__Passage for review__
%%
# hyd help



## dalelisa1970 (Jul 17, 2011)

i was wondering if anyone has installed hyd valves on a kubota l3400, if so where did you get the parts and how hard was the installation. i would like to install 3 extra valves for tnt and other things. my local dealer says the valves are 850.00 for the first one because they have a speerate pump 425.00 for the pump and 425.00 for the valve pluss installation. then 425 for each valve after that. I was thinking of doing it myself it i could get the parts. and it was not to complicated. thanks in advance for your help


----------



## Rusty (Jun 15, 2011)

*It can be done-But I Wouldn't*

Hydraulics are best left to people with experience and understanding of Fluid properties as mistakes can cause serious injury or death if improperly installed


----------



## farmertim (Dec 1, 2010)

I tend to agree with Rusty, please see the attached info regarding Hydraulic fluid injection


----------



## ErnieS (Jun 1, 2011)
%%
__Available data__
%%
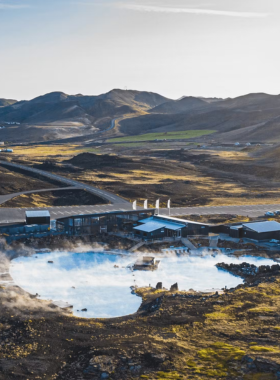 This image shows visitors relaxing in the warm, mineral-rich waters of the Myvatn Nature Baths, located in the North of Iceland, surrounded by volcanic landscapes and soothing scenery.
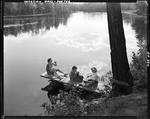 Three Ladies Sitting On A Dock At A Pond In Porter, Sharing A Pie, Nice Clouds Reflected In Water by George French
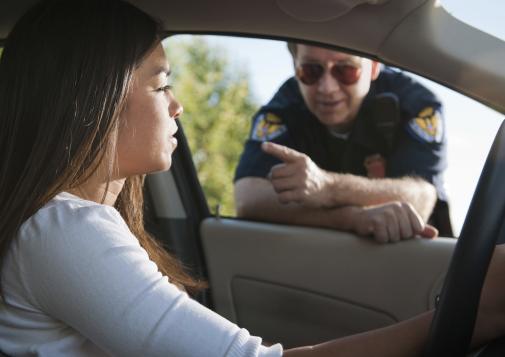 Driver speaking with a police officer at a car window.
%%
__Action item 1__
Decide whether each statement agrees with the thread about adding hydraulic valves to a Kubota L3400, and answer yes or no with the deciding words of the thread quoted exactly. (a) The dealer charges $425 for each valve after the first one. (b) Rusty advises doing the installation without help. (c) farmertim disagrees with Rusty.
__Action item 2__
Return the passage of the Kubota hydraulic valve thread starting at "i was wondering" and ending at "(Jun 15, 2011)".
The data were taken from a separate source.

__Solution 1__
(a) Yes: "then 425 for each valve after that."
(b) No: "It can be done-But I Wouldn't"
(c) No: "I tend to agree with Rusty"

__Solution 2__
i was wondering if anyone has installed hyd valves on a kubota l3400, if so where did you get the parts and how hard was the installation. i would like to install 3 extra valves for tnt and other things. my local dealer says the valves are 850.00 for the first one because they have a speerate pump 425.00 for the pump and 425.00 for the valve pluss installation. then 425 for each valve after that. I was thinking of doing it myself it i could get the parts. and it was not to complicated. thanks in advance for your help


----------



## Rusty (Jun 15, 2011)